The trading day was flat today, but I still saw some gains today. The suspicions and cautions I indicated yesterday seem to be coming to fruition.

CVX had a positive day, but because of market a large number of bears earlier on it dropped a fare amount. It wasn't until later in the day that the bulls charged in to bring back a gains. Unfortunately, there were not enough bulls in the options market to raise my Call Option back into the green for the day.

Although FPL had a similar trading day, it successfully closed up in the options market. This provides me with a minor gain. Also, on this trading day, FPL opened and closed above the same resistance trend line that it broke above yesterday. This is added support that it may finally be out of the down trend. There is still one more resistance trend line for it to break over. This has about 3 or 4 days to make it happen. But since Thursday is a holiday, the market will be closed. As a result, I suspect the true direction of FPL won't be identifiable until next week Tuesday.

MU put in a Doji candlestick today. These candlesticks usually suggest a change of direction. However, this has occurred after a bounce and it is short of the high of the most recent pull back. This candlestick was also put in above the most recent resistance trend line. The volume was below average and all of the indicators conflict with each other. The only thing I can do is wait for tomorrow and see if it continues to remain above the resistance.

▶ **GIVEN PROBLEM**
List every stock ticker symbol mentioned in the trading-day post. The material after the post isn't needed here.

(Bounding box annotation material)
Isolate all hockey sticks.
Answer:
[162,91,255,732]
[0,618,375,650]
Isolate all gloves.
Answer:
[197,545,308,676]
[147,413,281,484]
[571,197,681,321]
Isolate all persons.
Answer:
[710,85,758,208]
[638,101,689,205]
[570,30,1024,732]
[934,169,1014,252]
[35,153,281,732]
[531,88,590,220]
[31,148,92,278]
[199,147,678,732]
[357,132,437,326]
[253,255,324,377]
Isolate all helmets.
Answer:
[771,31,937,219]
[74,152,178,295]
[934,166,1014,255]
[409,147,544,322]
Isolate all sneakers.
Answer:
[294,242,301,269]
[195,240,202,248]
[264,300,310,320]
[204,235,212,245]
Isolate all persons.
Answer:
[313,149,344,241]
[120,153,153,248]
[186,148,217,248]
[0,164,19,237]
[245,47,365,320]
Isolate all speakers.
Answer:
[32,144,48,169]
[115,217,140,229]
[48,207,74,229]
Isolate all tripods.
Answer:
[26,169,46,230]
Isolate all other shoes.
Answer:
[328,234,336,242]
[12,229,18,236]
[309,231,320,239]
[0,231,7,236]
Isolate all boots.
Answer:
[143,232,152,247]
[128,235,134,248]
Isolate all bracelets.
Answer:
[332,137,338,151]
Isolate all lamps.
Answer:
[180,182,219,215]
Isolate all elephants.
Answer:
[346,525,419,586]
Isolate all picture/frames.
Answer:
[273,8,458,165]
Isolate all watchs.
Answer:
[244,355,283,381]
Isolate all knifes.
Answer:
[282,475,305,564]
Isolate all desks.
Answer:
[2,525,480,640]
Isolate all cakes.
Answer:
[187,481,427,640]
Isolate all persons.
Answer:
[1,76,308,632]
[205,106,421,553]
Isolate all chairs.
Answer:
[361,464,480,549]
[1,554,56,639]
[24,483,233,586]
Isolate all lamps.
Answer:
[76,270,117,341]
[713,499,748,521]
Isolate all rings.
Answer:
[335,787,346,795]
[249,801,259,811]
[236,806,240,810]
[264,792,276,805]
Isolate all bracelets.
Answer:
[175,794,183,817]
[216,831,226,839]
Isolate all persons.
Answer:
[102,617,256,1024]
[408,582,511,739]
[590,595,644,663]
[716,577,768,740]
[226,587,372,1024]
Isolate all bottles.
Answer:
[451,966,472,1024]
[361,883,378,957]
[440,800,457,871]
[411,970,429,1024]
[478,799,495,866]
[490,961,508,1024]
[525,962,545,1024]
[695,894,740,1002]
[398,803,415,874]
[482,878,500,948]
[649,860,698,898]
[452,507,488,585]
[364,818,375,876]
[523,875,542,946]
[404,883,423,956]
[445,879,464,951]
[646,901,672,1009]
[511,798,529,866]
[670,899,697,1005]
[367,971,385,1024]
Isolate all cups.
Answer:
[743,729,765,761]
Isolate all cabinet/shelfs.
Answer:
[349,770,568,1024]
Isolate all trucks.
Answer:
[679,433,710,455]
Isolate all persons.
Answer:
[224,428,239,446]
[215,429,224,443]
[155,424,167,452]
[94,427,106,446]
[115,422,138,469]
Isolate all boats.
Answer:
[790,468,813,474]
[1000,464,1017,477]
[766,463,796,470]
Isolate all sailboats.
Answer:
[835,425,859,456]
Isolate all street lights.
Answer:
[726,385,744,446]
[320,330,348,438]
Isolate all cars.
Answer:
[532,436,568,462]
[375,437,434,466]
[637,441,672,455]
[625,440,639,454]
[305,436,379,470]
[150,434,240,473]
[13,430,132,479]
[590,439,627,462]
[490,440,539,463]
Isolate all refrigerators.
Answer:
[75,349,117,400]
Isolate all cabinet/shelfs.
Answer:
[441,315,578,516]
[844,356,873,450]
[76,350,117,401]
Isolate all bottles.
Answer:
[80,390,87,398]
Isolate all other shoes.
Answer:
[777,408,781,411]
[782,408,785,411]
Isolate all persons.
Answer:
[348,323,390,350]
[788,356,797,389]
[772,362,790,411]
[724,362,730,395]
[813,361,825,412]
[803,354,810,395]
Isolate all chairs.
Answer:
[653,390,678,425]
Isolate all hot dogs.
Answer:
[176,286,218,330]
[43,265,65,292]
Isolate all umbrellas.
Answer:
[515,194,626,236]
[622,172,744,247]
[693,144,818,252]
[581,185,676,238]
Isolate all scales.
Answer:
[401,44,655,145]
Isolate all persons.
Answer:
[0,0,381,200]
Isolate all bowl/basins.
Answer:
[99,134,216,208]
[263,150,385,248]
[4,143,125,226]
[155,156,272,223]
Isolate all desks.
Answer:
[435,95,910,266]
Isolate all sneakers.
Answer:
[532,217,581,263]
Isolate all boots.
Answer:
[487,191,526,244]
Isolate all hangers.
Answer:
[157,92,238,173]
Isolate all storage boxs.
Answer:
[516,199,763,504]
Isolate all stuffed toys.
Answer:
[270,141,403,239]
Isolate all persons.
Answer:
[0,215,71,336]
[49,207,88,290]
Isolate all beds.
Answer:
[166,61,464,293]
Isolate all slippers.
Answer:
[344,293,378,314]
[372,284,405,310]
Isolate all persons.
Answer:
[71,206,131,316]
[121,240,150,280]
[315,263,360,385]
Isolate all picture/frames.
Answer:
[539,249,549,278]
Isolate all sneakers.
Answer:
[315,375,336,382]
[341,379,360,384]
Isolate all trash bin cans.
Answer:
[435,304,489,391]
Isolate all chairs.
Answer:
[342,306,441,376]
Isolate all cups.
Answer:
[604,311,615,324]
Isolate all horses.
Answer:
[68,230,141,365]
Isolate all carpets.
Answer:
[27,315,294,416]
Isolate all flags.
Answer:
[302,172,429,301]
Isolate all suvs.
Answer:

▶ **THE REPLY**
CVX, FPL, MU